To think she had been so relieved when Spencer asked her for macaroni and cheese for lunch! That she could make. She even happened to have all the ingredients on hand.
She should have known better.
Her recipe called for tricolor shell pasta, gruyere and mascarpone cheeses, and crushed toasted walnuts.
Apparently, Spencer’s recipe called for a familiar blue-and-orange box containing elbow macaroni and a powdery orange substance.

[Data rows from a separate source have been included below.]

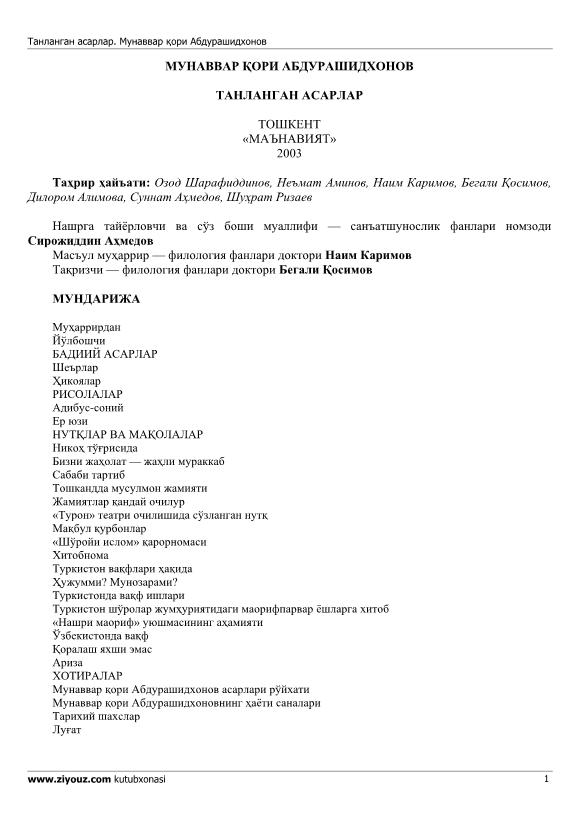 Танланган асарлар. Мунаввар қори Абдурашидхонов

МУНАВВАР ҚОРИ АБДУРАШИДХОНОВ

ТАНЛАНГАН АСАРЛАР

ТОШКЕНТ
«МАЪНАВИЯТ»
2003

Таҳрир ҳайъати: Озод Шарафиддинов, Неъмат Аминов, Наим Каримов, Бегали Қосимов, Дилором Алимова, Суннат Аҳмедов, Шуҳрат Ризаев

Нашрга тайёрловчи ва сўз боши муаллифи — санъатшунослик фанлари номзоди Сирожиддин Аҳмедов
Масъул муҳаррир — филология фанлари доктори Наим Каримов
Тақризчи — филология фанлари доктори Бегали Қосимов

МУНДАРИЖА

Муҳаррирдан
Йўлбошчи
БАДИИЙ АСАРЛАР
Шеърлар
Ҳикоялар
РИСОЛАЛАР
Адибус-соний
Ер юзи
НУТҚЛАР ВА МАҚОЛАЛАР
Никоҳ тўғрисида
Бизни жаҳолат — жаҳли мураккаб
Сабаби тартиб
Тошкандда мусулмон жамияти
Жамиятлар қандай очилур
«Турон» театри очилишида сўзланган нутқ
Мақбул қурбонлар
«Шўройи ислом» қарорномаси
Хитобнома
Туркистон вақфлари ҳақида
Ҳужумми? Мунозарами?
Туркистонда вақф ишлари
Туркистон шўролар жумҳуриятидаги маорифпарвар ёшларга хитоб
«Нашри маориф» уюшмасининг аҳамияти
Ўзбекистонда вақф
Қоралаш яхши эмас
Ариза
ХОТИРАЛАР
Мунаввар қори Абдурашидхонов асарлари рўйхати
Мунаввар қори Абдурашидхоновнинг ҳаёти саналари
Тарихий шахслар
Луғат

www.ziyouz.com kutubxonasi 1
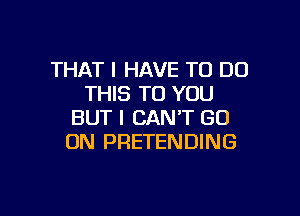 THAT I HAVE TO DO
THIS TO YOU
BUT I CAN'T GO
ON PRETENDING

“How come we have to drive so far to go to a grocery store?” Spencer asked from the backseat as she headed out to the Virginia suburbs.
Because I don’t want to run into anybody I know while you’re with me, she thought grimly, steering into an unfamiliar neighborhood filled with familiar stores and restaurants. Target, Wal-Mart, Applebee’s, Burger King. There had to be a supermarket around here somewhere.
Sure enough, she found a sprawling grocery superstore and pulled into the parking lot. It was crowded, but most likely every car here belonged to a stranger, unlike in her Georgetown neighborhood, where she recognized the store clerks and often bumped into clients and neighbors.
They climbed out of the car. The sun beamed onto the blacktop, so hot that it shimmered in waves. Jordan wiped a trickle of sweat from her brow and wished she dared to take Spencer over to her health club to go swimming.
Nobody can know he’s here.
Phoebe’s words came back to haunt her yet again, bringing with them an increasingly familiar chill.